What is asked:
Present the following data again exactly as it is shown.

- - - - - - -

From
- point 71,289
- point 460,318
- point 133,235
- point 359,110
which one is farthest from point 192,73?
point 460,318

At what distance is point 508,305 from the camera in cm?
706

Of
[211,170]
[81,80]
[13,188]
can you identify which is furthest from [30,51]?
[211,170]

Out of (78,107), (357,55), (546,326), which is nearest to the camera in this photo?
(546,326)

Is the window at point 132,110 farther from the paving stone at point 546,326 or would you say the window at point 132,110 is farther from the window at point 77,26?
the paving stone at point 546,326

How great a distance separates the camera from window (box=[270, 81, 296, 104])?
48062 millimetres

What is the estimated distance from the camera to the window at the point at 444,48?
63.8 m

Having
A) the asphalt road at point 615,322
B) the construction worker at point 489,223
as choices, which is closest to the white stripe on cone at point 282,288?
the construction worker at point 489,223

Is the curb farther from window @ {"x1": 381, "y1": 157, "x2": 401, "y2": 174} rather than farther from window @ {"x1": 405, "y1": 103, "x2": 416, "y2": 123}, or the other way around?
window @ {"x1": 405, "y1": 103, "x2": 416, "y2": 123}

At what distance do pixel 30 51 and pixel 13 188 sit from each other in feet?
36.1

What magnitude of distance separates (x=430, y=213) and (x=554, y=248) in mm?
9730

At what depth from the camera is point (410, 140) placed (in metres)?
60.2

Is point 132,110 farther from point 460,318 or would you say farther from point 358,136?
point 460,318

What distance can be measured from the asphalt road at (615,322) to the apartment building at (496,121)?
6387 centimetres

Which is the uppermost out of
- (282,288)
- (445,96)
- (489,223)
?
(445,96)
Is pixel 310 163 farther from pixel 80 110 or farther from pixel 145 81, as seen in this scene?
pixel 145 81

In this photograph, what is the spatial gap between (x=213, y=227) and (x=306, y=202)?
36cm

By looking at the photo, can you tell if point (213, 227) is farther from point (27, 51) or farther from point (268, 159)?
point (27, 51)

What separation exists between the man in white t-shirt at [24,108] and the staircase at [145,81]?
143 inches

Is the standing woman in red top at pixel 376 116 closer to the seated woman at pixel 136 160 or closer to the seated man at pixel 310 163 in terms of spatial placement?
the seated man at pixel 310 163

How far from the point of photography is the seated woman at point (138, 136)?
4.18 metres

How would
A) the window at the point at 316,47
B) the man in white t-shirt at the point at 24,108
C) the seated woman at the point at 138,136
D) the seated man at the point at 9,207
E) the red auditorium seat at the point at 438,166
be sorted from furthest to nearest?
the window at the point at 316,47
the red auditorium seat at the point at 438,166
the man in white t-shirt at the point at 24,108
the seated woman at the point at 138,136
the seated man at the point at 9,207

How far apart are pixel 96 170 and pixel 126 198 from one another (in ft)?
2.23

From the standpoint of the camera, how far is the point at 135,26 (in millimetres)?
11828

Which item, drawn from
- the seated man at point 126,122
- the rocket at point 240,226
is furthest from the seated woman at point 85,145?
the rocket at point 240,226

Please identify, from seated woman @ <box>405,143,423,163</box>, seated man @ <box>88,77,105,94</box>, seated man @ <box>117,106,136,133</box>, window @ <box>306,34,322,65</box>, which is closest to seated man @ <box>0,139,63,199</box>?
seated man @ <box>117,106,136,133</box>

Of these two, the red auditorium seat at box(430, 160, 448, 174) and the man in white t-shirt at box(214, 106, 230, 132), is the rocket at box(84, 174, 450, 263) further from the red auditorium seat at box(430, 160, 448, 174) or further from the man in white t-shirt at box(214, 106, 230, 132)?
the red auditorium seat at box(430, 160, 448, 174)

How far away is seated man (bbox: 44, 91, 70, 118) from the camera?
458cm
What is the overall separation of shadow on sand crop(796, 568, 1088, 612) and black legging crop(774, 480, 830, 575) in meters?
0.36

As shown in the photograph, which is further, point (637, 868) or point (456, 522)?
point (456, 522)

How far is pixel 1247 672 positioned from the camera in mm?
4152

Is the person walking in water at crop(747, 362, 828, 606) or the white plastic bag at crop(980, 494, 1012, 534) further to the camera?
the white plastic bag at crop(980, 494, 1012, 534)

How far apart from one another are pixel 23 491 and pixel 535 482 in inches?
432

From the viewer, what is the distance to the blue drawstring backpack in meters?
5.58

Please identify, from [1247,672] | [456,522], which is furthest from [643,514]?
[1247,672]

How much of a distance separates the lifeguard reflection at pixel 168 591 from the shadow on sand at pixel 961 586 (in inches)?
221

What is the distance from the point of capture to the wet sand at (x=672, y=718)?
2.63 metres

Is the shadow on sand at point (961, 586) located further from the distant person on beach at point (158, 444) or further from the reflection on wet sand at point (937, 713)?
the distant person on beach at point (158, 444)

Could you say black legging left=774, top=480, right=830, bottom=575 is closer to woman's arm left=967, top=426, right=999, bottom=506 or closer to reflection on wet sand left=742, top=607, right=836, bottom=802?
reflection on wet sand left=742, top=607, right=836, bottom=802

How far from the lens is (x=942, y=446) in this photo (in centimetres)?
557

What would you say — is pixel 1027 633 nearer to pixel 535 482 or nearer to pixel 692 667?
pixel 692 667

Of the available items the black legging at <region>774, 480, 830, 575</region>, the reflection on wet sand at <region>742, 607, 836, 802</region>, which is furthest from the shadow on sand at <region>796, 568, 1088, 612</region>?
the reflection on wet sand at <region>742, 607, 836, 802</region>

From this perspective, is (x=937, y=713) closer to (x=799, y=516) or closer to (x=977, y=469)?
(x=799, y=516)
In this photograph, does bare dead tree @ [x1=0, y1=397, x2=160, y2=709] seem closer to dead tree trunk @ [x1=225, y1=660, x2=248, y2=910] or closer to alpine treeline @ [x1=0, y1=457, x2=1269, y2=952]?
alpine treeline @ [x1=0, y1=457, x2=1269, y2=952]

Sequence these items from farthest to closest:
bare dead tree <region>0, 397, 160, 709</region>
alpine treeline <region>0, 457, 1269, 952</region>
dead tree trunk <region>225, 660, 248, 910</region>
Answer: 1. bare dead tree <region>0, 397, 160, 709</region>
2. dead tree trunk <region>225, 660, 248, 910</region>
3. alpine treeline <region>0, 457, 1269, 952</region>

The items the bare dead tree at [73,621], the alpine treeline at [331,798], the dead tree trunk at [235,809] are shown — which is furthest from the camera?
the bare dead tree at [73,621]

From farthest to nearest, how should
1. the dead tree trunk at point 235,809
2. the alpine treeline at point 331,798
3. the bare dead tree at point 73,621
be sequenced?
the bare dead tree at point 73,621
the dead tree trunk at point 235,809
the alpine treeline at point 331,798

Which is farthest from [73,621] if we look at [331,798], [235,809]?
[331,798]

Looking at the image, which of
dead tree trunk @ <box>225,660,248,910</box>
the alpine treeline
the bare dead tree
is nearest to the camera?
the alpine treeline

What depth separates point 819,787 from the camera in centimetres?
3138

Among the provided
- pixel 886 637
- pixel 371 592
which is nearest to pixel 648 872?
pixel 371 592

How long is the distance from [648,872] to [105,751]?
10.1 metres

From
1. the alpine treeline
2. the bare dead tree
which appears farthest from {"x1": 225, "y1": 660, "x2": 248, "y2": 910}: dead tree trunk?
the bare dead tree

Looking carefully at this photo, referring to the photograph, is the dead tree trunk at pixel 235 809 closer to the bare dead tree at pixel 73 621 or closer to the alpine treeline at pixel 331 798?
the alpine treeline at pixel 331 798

- - - - - - -

Answer for the task:
From
- point 71,289
- point 460,318
- point 133,235
- point 359,110
which one is farthest from point 192,73?
point 460,318

At what distance is point 508,305 from the camera in cm?
706

Of
[211,170]
[81,80]
[13,188]
can you identify which is furthest from [30,51]?
[211,170]

Out of (78,107), (357,55), (546,326), which is nearest to the camera in this photo?
(546,326)

Is the window at point 132,110 farther from the paving stone at point 546,326 or would you say the window at point 132,110 is farther from the window at point 77,26?
the paving stone at point 546,326

How great a distance separates the camera from window (box=[270, 81, 296, 104])?
48062 millimetres

What is the estimated distance from the camera to the window at the point at 444,48?
63.8 m

Having
A) the asphalt road at point 615,322
B) the construction worker at point 489,223
as choices, which is closest to the white stripe on cone at point 282,288?
the construction worker at point 489,223

Is the curb farther from window @ {"x1": 381, "y1": 157, "x2": 401, "y2": 174} rather than farther from window @ {"x1": 405, "y1": 103, "x2": 416, "y2": 123}, or the other way around?
window @ {"x1": 405, "y1": 103, "x2": 416, "y2": 123}

At what distance do pixel 30 51 and pixel 13 188 sit from each other in feet?
36.1

What magnitude of distance separates (x=430, y=213) and (x=554, y=248) in mm?
9730

At what depth from the camera is point (410, 140) placed (in metres)?
60.2

Is point 132,110 farther from point 460,318 or would you say farther from point 358,136?
point 460,318

What distance can be measured from the asphalt road at (615,322) to the apartment building at (496,121)?
6387 centimetres

Which is the uppermost out of
- (282,288)
- (445,96)
- (489,223)
?
(445,96)
Is pixel 310 163 farther from pixel 80 110 or farther from pixel 145 81, as seen in this scene?
pixel 145 81

In this photograph, what is the spatial gap between (x=213, y=227) and (x=306, y=202)?
36cm

By looking at the photo, can you tell if point (213, 227) is farther from point (27, 51) or farther from point (268, 159)?
point (27, 51)

What separation exists between the man in white t-shirt at [24,108] and the staircase at [145,81]?
143 inches

Is the standing woman in red top at pixel 376 116 closer to the seated woman at pixel 136 160 or closer to the seated man at pixel 310 163 in terms of spatial placement?
the seated man at pixel 310 163

How far from the point of photography is the seated woman at point (138, 136)?
4.18 metres

How would
A) the window at the point at 316,47
B) the man in white t-shirt at the point at 24,108
C) the seated woman at the point at 138,136
D) the seated man at the point at 9,207
E) the red auditorium seat at the point at 438,166
be sorted from furthest to nearest?
the window at the point at 316,47
the red auditorium seat at the point at 438,166
the man in white t-shirt at the point at 24,108
the seated woman at the point at 138,136
the seated man at the point at 9,207

How far apart are pixel 96 170 and pixel 126 198 from one another (in ft)?
2.23

From the standpoint of the camera, how far is the point at 135,26 (in millimetres)?
11828

Which item, drawn from
- the seated man at point 126,122
- the rocket at point 240,226
is furthest from the seated woman at point 85,145?
the rocket at point 240,226

Please identify, from seated woman @ <box>405,143,423,163</box>, seated man @ <box>88,77,105,94</box>, seated man @ <box>117,106,136,133</box>, window @ <box>306,34,322,65</box>, which is closest to seated man @ <box>0,139,63,199</box>?
seated man @ <box>117,106,136,133</box>

Of these two, the red auditorium seat at box(430, 160, 448, 174) and the man in white t-shirt at box(214, 106, 230, 132), is the rocket at box(84, 174, 450, 263) further from the red auditorium seat at box(430, 160, 448, 174) or further from the man in white t-shirt at box(214, 106, 230, 132)?
the red auditorium seat at box(430, 160, 448, 174)

How far away is seated man (bbox: 44, 91, 70, 118) from the camera?
458cm
What is the overall separation of shadow on sand crop(796, 568, 1088, 612) and black legging crop(774, 480, 830, 575) in meters?
0.36

As shown in the photograph, which is further, point (637, 868) or point (456, 522)?
point (456, 522)

How far is pixel 1247 672 positioned from the camera in mm?
4152

Is the person walking in water at crop(747, 362, 828, 606) or the white plastic bag at crop(980, 494, 1012, 534) further to the camera?
the white plastic bag at crop(980, 494, 1012, 534)

How far apart from one another are pixel 23 491 and pixel 535 482 in inches?
432

From the viewer, what is the distance to the blue drawstring backpack in meters?
5.58

Please identify, from [1247,672] | [456,522], which is furthest from [643,514]?
[1247,672]

How much of a distance separates the lifeguard reflection at pixel 168 591 from the shadow on sand at pixel 961 586 (in inches)?
221

What is the distance from the point of capture to the wet sand at (x=672, y=718)?
2.63 metres

Is the shadow on sand at point (961, 586) located further from the distant person on beach at point (158, 444) or further from the reflection on wet sand at point (937, 713)?
the distant person on beach at point (158, 444)

Could you say black legging left=774, top=480, right=830, bottom=575 is closer to woman's arm left=967, top=426, right=999, bottom=506 or closer to reflection on wet sand left=742, top=607, right=836, bottom=802?
reflection on wet sand left=742, top=607, right=836, bottom=802

How far from the lens is (x=942, y=446) in this photo (in centimetres)?
557

What would you say — is pixel 1027 633 nearer to pixel 535 482 or nearer to pixel 692 667?
pixel 692 667

Of the available items the black legging at <region>774, 480, 830, 575</region>, the reflection on wet sand at <region>742, 607, 836, 802</region>, which is furthest from the shadow on sand at <region>796, 568, 1088, 612</region>?
the reflection on wet sand at <region>742, 607, 836, 802</region>

From this perspective, is (x=937, y=713) closer to (x=799, y=516) or closer to (x=977, y=469)?
(x=799, y=516)
In this photograph, does bare dead tree @ [x1=0, y1=397, x2=160, y2=709] seem closer to dead tree trunk @ [x1=225, y1=660, x2=248, y2=910] or closer to alpine treeline @ [x1=0, y1=457, x2=1269, y2=952]?
alpine treeline @ [x1=0, y1=457, x2=1269, y2=952]

Sequence these items from farthest to closest:
bare dead tree <region>0, 397, 160, 709</region>
alpine treeline <region>0, 457, 1269, 952</region>
dead tree trunk <region>225, 660, 248, 910</region>
Answer: 1. bare dead tree <region>0, 397, 160, 709</region>
2. dead tree trunk <region>225, 660, 248, 910</region>
3. alpine treeline <region>0, 457, 1269, 952</region>

The items the bare dead tree at [73,621], the alpine treeline at [331,798], the dead tree trunk at [235,809] are shown — which is furthest from the camera?
the bare dead tree at [73,621]

From farthest to nearest, how should
1. the dead tree trunk at point 235,809
2. the alpine treeline at point 331,798
3. the bare dead tree at point 73,621
be sequenced?
the bare dead tree at point 73,621
the dead tree trunk at point 235,809
the alpine treeline at point 331,798

Which is farthest from [73,621] if we look at [331,798], [235,809]?
[331,798]

Looking at the image, which of
dead tree trunk @ <box>225,660,248,910</box>
the alpine treeline
the bare dead tree
is nearest to the camera?
the alpine treeline

What depth separates point 819,787 from the camera in centimetres?
3138

Among the provided
- pixel 886 637
- pixel 371 592
which is nearest to pixel 648 872?
pixel 371 592

How long is the distance from [648,872] to [105,751]?
10.1 metres

From
1. the alpine treeline
2. the bare dead tree
which appears farthest from {"x1": 225, "y1": 660, "x2": 248, "y2": 910}: dead tree trunk?
the bare dead tree

Looking carefully at this photo, referring to the photograph, is the dead tree trunk at pixel 235 809 closer to the bare dead tree at pixel 73 621 or closer to the alpine treeline at pixel 331 798?
the alpine treeline at pixel 331 798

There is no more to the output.